*Tasks to perform*
1/ In the random-number design notes, translate the sentence "The Mixer is the trickiest part of it all." into Spanish.
2/ Reproduce word for word the part of the random-number design notes that runs from "c. There appear" up to and including "(AdazPRING) using Pull.".

*Document segment*

★ ★ ★

9.    Mixer. Because we want the best and simplest result delivered to
the caller, we have to take the output of all those above Collectors,
mix them together, and deliver downstream.
        a. The Mixer is the trickiest part of it all. Here, you make or
break. Here, you need to be paranoid. Careful. Seek more review.
        b. The Mixer has to provide some seed numbers of say 128-512
bits to the Expander (see below for rationale). It has to provide this
on demand, quickly, without waiting around.
        c. There appear to be two favourite designs here: Push or Pull.
In Push the collectors send their data directly into Mixer, forcing it
to mix it in as it's pushed in. In contrast, a Pull design will have the
Mixer asking the Collectors to provide what they have right now. This in
short suggests that in a Push design the Mixer has to have a cache,
while in Pull mode, the Collectors might be well served in having caches
within themselves.
        d. Push or Mixer-Cache designs are probably more popular. See
Yarrow and Fortuna as perhaps the best documented efforts.
        e. We wrote our recent Trident effort (AdazPRING) using Pull.
The benefits include: simplified API as it is direct pull all the way
through; no cache or thread in mixer; and as the Collectors better
understand their own flow, so they better understand the need for
caching and threading.


10.    Expander. Out of the Mixer comes some nice RNs, but not a lot.
That's because good collectors are typically not firehoses but rather
dribbles, and the Mixer can't improve on that, as, according to the law
of thermodynamics, it is impossible to create entropy.
        a. The caller often wants a lot of RNs and doesn't want to wait
around.
        b. To solve the mismatch between the Mixer output and the
caller's needs, we create an expansion function or Expander. This
function is pretty simple: (a) it takes a small seed and (b) turns that
into a hugely long stream. It could be called the Firehose...
        c. Recalling our truth above of (c) CSRNs being the goal, not
entropy, we now have a really easy solution to this problem: Use a
cryptographic stream cipher. This black box takes a small seed
(a-check!) and provides a near-infinite series of bytes (b-check!) that
are cryptographically secure (c-check!). We don't care about the
plaintext, but by the security claims behind the cipher, the stream is
cryptographically unpredictable without access to the seed.
        d. Super easy: Any decent, modern, highly secure stream cipher
is probably good for this application. Our current favourite is ChaCha20
but any of the NESSIE set would be fine.

★ ★ ★

*Information supplied*
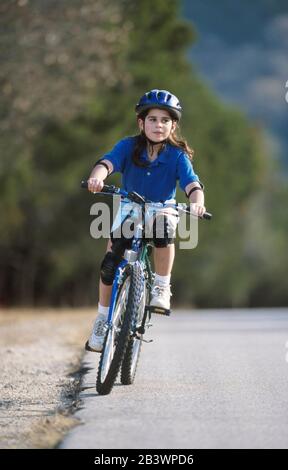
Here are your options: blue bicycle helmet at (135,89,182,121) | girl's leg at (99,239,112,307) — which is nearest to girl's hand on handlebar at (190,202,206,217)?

★ ★ ★

*Answers for the tasks*
1/ El Mixer es la parte más complicada de todo.

2/
c. There appear to be two favourite designs here: Push or Pull.
In Push the collectors send their data directly into Mixer, forcing it
to mix it in as it's pushed in. In contrast, a Pull design will have the
Mixer asking the Collectors to provide what they have right now. This in
short suggests that in a Push design the Mixer has to have a cache,
while in Pull mode, the Collectors might be well served in having caches
within themselves.
        d. Push or Mixer-Cache designs are probably more popular. See
Yarrow and Fortuna as perhaps the best documented efforts.
        e. We wrote our recent Trident effort (AdazPRING) using Pull.